Tuesday, February 23, 2010

so baby why don't we just dance down the hall maybe straight up the stairs bouncing off the wall floating on air

i seriously feel like my insides are being stabbed by something right now. i have felt like this since about 10:30 this morning when i went on my break. seriously... i feel like i am dying. sooooo much pain. i have already taken something and it hasn't worked.

so lesson planning for march... haha that's a funny story. not really. it isn't going anywhere. you know how hard it is to plan a whole month worth of money lesson plans for 3 and 4 year olds. super hard. we ran out of basic things to do with them after the first week and a half. and there are 5 weeks next month. seriously the most difficult month so far. terrible. i am not even done with next week and they are due tomorrow. lovely.

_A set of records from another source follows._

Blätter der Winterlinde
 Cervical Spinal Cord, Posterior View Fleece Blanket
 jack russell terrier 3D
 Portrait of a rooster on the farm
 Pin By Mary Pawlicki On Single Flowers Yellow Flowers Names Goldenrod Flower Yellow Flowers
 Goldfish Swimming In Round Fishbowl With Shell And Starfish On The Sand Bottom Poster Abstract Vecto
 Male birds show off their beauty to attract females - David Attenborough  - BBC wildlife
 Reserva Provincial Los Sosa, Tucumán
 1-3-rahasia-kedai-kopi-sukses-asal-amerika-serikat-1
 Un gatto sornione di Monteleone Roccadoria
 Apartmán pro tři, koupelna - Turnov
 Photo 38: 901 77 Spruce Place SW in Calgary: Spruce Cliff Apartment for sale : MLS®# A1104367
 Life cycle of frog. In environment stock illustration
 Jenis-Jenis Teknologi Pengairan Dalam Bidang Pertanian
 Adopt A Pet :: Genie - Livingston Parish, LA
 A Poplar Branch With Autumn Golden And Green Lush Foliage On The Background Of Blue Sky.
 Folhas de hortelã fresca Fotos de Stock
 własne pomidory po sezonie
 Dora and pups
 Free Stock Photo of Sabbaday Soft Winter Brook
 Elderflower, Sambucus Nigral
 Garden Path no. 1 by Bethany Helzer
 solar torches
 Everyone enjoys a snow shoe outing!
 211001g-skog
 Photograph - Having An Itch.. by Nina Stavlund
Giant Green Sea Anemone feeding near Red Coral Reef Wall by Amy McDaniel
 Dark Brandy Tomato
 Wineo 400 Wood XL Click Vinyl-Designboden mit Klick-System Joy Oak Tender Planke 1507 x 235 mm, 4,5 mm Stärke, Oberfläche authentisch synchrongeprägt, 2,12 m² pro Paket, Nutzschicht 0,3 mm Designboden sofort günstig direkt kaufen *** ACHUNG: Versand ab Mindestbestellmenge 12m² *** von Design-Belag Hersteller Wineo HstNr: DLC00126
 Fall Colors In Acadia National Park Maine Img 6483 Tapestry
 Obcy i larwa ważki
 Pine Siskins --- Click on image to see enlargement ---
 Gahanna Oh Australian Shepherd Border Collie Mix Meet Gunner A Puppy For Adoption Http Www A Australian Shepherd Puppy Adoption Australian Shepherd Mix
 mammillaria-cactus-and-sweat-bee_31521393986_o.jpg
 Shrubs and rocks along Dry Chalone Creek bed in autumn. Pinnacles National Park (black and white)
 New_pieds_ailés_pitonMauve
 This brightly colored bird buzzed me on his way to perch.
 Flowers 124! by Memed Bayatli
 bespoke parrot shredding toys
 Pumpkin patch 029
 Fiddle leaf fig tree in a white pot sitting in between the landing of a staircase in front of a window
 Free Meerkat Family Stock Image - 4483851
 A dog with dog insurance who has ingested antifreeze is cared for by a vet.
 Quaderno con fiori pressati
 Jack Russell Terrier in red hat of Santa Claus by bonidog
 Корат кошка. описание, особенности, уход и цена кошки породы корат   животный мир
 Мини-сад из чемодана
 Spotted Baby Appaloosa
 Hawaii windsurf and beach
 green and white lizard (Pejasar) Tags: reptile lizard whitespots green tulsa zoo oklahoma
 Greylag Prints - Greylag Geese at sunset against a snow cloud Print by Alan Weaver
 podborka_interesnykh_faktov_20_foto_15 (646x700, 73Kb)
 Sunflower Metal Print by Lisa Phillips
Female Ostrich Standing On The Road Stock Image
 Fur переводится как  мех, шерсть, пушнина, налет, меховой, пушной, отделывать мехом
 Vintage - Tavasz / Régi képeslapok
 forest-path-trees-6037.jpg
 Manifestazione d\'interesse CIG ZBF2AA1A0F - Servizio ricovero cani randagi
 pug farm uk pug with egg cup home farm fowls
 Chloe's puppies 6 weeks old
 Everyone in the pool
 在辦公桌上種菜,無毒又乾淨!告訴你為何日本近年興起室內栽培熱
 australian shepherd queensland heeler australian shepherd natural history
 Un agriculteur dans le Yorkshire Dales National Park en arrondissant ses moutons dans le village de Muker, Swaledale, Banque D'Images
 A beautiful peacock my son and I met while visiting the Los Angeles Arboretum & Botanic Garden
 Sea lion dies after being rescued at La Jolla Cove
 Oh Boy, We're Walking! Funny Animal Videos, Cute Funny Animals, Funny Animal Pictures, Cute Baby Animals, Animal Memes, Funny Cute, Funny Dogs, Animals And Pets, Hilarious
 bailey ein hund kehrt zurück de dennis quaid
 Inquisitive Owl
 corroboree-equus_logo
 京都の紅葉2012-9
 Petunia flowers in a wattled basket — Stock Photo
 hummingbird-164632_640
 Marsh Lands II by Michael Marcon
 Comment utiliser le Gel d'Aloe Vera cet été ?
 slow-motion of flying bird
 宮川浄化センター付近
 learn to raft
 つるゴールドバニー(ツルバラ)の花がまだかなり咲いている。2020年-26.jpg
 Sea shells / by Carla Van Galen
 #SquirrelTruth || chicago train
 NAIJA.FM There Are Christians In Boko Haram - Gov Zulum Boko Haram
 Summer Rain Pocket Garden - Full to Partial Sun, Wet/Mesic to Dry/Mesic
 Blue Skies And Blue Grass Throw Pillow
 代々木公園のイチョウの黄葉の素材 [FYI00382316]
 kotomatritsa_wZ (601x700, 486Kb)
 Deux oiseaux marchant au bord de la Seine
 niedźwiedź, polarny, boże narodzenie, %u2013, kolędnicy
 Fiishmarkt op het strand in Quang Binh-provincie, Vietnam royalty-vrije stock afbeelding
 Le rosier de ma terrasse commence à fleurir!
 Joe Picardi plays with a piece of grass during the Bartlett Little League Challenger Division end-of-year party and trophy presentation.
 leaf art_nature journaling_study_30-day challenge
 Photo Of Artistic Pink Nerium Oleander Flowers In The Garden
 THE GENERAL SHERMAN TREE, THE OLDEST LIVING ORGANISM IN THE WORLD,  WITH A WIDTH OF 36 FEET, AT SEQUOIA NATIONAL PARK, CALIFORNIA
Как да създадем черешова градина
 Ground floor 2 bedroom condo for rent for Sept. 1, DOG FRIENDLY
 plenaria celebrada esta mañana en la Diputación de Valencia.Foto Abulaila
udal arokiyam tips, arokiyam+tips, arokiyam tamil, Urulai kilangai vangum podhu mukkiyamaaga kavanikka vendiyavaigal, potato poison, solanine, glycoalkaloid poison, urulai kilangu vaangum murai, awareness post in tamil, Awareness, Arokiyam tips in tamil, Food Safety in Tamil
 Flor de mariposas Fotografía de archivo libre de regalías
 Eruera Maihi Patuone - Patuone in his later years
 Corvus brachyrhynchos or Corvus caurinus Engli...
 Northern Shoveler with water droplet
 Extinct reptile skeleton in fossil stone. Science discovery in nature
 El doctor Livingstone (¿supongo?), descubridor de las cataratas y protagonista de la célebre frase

my current distraction happens to be on a happier note though. plane tickets. :) to a couple different places. keeping my options open. plus its fun to plan trips i will eventually go on. alaska, california, mexico (that one requires the passport first) and a few other options. i just wish plane tickets weren't so freaking expensive. i'm monitoring a few different places to see what happens, but at this point in time it's going to be a couple months before these trips happen.

so another distraction would be the living situation i am in now. i like where i am at and like living with kelly. there isn't anything wrong with that. the thing that i am worried about is the fact that i drive so freaking far everyday to work and honestly my paycheck isn't enough to fully do everything i need and or want to. i have been offered to live up in vancouver for free, which is technically closer to work even if it is another state. i would be saving so much more money if i ended up doing the move. no rent. no utilities. plus less on gas and food. though i would probably end up paying for a little rent cause i could feel obligated too. i have been told to look into what i would need to do to break my lease. but my problem is the fact that i would be totally screwing kelly over. i don't know what to do. gah.

lesson planning needs to get done. but my bed is so much more comfrotable.